Le hasard ? Pas tout à fait :
      — En réalité, il y avait d’autres tables occupées par un seul type -avoua-t-elle en riant à Léa- mais ils ne me plaisaient pas. J’ai choisi le mieux.
   Il lui parla de Paris, posa sans doute à celui qui en connaissait les moindres ruelles -ce n’était qu’à demi exact- et à la fin du repas -on peut imaginer qu’il commanda plusieurs cafés pour la laisser finir sans avoir l’air d’attendre-, il lui proposa de lui faire visiter… la rue de Lappes ? Qui sait ? Lui a-t-il dès ce moment rappelé Gustau ? Leur ressemblance est évidente. Mais elle hésita et lui fit subir un test à sa manière. Elle prétendit au dernier moment vouloir se recoiffer et, aux toilettes, prit tout son temps exprès: au bout d’un quart d’heure, il l’attendait encore dans le couloir, sans impatience, comme au garde à vous. Le sort en fut jeté. C’est ainsi que, deux ans après, naquit Léa.

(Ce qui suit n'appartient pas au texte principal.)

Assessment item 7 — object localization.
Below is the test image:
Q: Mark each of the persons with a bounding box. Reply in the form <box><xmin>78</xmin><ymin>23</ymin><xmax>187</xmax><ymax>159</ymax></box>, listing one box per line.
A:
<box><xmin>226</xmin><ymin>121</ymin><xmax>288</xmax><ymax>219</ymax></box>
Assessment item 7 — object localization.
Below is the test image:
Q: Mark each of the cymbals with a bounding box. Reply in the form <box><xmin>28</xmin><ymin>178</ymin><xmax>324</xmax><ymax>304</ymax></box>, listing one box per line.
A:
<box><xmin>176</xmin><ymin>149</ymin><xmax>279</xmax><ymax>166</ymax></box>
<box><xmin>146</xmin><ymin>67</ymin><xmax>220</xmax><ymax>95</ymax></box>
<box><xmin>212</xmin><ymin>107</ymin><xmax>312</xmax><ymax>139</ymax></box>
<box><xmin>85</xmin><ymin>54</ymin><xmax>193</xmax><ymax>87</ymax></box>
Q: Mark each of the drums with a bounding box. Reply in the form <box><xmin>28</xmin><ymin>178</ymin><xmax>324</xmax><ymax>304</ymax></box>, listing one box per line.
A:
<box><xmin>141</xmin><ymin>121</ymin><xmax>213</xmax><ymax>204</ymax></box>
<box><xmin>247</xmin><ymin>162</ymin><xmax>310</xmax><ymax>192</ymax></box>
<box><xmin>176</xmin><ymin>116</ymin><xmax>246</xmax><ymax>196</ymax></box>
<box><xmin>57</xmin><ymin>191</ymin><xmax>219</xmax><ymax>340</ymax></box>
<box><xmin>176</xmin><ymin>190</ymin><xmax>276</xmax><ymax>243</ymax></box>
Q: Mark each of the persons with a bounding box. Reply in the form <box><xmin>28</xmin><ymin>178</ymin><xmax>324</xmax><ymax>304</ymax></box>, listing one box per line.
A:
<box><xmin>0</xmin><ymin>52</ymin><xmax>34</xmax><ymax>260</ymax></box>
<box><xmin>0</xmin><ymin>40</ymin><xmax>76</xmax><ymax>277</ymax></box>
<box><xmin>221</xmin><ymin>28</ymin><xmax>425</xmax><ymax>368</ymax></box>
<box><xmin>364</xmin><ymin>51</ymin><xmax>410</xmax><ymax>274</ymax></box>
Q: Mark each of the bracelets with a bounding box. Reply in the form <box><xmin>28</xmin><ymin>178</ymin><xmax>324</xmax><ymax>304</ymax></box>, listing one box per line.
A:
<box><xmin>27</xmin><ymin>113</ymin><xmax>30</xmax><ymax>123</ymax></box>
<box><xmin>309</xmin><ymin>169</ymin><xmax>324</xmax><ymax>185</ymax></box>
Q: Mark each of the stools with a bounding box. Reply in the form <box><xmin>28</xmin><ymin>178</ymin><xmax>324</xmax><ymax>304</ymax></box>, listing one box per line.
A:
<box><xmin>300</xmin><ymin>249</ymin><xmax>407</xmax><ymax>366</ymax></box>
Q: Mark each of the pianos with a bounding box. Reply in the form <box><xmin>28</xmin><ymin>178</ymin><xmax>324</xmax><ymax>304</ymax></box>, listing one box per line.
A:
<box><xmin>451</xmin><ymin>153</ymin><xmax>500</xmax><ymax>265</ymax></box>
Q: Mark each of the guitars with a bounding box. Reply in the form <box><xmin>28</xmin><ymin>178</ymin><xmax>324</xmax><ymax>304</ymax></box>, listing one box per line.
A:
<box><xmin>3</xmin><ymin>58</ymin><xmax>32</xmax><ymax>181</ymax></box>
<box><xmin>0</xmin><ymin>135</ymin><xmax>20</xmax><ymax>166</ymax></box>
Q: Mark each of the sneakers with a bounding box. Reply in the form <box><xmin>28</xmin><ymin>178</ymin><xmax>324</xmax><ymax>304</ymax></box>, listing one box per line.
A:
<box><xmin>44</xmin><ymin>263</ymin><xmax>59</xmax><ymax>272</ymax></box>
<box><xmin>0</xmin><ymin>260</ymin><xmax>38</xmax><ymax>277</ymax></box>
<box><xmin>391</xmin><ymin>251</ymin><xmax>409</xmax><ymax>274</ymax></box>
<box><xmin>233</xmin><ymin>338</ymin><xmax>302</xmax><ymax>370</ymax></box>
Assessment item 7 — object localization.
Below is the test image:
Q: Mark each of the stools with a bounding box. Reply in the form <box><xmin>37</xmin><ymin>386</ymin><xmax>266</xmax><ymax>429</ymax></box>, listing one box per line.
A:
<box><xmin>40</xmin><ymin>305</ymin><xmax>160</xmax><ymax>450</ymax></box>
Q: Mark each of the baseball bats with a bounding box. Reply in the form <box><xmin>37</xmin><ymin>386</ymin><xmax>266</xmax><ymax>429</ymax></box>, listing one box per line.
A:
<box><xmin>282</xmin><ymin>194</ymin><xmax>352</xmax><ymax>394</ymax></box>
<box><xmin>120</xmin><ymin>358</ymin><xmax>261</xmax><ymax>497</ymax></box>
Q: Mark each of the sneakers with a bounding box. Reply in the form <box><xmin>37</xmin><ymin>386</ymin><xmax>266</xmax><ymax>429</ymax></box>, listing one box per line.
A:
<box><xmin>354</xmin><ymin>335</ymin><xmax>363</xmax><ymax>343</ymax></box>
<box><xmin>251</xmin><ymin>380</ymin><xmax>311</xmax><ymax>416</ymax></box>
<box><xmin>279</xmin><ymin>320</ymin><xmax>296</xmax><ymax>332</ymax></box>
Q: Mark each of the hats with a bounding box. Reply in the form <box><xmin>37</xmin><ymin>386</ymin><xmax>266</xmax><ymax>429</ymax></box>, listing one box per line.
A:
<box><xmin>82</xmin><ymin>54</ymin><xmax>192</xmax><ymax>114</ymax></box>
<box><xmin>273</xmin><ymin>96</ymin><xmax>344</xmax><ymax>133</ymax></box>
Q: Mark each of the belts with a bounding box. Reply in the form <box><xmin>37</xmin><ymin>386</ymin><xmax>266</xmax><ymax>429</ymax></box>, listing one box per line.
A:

   18 Anaïs, Hussein et quelques autres

    Restent trois enfants encore. Maçon et sans doute ex-paysan, Guiseppe a transformé leur joli jardin ouvrant sur le Parc... en entrepôt de matériel... Et il y élève quelques poules ! La maison des allées du Parc n’est plus ce qu’elle était, mais le piano sonne toujours convenablement. Et puis, Clara n’a peut-être plus la force de résister aux pressions de ses filles. Guiseppe s’aigrit: après tout, ces snobs, ils vivent tout de même grâce à son argent. Effectivement, il dépense toujours très largement, ce que Clara ne lui a peut-être pas demandé. Elle, elle doit sans doute avoir quelques exigences pour ses filles, surtout pour Anaïs, la jolie, la brillante, la préférée, Floria étant partie et Lisette l’ayant un peu déçue, et aussi pour Jérôme, le seul garçon, qui va dans un Lycée prestigieux, mais ne s’y plaît pas et veut le quitter. Il le fera. Quant à Manon, la timide, elle aide Sophia en silence et ne demande rien. Qui sait s’il parvient à assumer tout cela, le jeune Italien qui se voit, à trente-cinq ans, en charge  d’une nombreuse famille qu’il n’a pas fondée ? Qui sait si ses épaules sont assez solides ?

   Et surtout, n’est-il pas paradoxal qu’il doive, bon gré mal gré, participer à l’éducation bourgeoise d’enfants qu’il n’a pas engendrés... Et  qui, en raison même de celle-ci, vont mépriser en lui... l’inéduqué ? Ajoutons à cela qu’il n’est guère plus âgé que Marc, le tableau est brossé: ne se sent-il pas exploité ? Sûrement. Personne ici n’est à incriminer: le hasard seulement qui a présidé à la rencontre de deux êtres si dissemblables (et si amoureux?)... et la nécessité, ensuite ont inexorablement forgé, noué serré, des situations complexes, injustes et lourdes de frustrations de part et d’autre, qui vont éclater un jour en tragédie... L’onde de choc se propagera dans le temps et touchera même les descendants et leurs enfants, une génération après... Elle a sans doute atteint Léa lors du geste de son père envers elle... Ainsi de suite à l’infini? Non: elle cherche à comprendre pour qu’avec elle s’arrête la malédiction.

   Guiseppe est du genre panier percé, flambeur, jouisseur, et ne sait pas économiser. L’argent tombe facilement, c’est la reconstruction, il le dépense, ne fait pas de comptes: il joue l’épate aussi, devant Clara. Petit à petit, viennent, pour lui, la déchéance, les dettes, l’alcool. Les enfants sont durs, impitoyables peut-être: ils n’apprécient guère les faibles, les déclassés, ces jeunes Delage qui le sont eux- mêmes pourtant, et qui, peut-être, ont eu, involontairement, leur part de responsabilité dans cette chute. Clara essaie de l’aider, sans doute, mais que peut-elle faire contre ses filles devenues de jeunes adultes froides et ambitieuses ?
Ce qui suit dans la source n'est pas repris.